III. Specimen Collection and Preparation
Prior
to collecting the patient’s sample, the patient’s identity must be verified by
looking at the arm band. Fresh urine should be used since glucose and other
reducing sugars are consumed by bacteria. Refrigerate urine specimens if they
cannot be used immediately. Preservatives are not recommended.
IV. Reagents
1
part copper sulfate, 12 parts sodium hydroxide, 4 parts sodium carbonate, 15
parts citric acid, filler and binder.
Stability:
Clinitest
tablets are stable for long periods when stored at room temperature in unopened
bottle. (Miles Inc. does specify expiration date on each bottle). The tablets
are very hygroscopic, and cautions should be taken to avoid exposure to
moisture. Label bottles with date opened.
V. Procedure
A. 5-Drop Method
1. Collect urine in clean container. With
dropper in upright position, place 5 drops of urine in test tube. Rinse dropper with water and add 10 drops of
distilled water to test tube.
2. Drop one Clinitest tablet into test tube.

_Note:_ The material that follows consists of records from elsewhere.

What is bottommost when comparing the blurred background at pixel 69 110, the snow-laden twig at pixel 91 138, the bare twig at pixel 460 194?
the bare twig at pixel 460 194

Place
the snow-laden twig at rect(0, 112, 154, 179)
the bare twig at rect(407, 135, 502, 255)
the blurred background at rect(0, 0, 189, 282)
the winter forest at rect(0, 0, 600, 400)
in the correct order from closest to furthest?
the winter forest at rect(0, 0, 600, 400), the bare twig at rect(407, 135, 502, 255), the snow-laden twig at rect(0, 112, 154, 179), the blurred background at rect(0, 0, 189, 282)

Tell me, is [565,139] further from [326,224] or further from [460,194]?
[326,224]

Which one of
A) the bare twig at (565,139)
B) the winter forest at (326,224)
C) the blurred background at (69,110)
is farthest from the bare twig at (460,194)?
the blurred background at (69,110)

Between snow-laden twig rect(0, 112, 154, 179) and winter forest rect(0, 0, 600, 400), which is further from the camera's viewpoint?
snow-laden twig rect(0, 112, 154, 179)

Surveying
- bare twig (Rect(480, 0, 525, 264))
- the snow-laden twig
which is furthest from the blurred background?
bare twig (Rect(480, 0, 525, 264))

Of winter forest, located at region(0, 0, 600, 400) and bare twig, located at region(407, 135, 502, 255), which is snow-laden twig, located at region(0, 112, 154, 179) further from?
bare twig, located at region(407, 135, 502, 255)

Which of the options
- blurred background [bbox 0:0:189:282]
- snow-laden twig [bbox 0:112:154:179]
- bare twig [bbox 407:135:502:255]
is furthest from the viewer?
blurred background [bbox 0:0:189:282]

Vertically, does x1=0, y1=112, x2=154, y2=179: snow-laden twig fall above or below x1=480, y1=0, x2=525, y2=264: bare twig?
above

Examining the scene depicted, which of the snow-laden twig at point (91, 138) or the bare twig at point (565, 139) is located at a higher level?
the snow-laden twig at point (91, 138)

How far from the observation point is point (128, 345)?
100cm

Watch while complete boiling reaction takes place. Do not shake test tube
during boiling, or for the following 15 seconds after boiling has stopped.
3. At the end of this 15-second waiting
period, shake test tube gently to mix contents. Compare color of liquid to
Color Chart. Ignore sediment that may
for in the bottom of the test tube.
Ignore changes after the 15-second waiting period.
4. Write down the percent (%) result which
appears on the color block that most closely matches the color of the liquid.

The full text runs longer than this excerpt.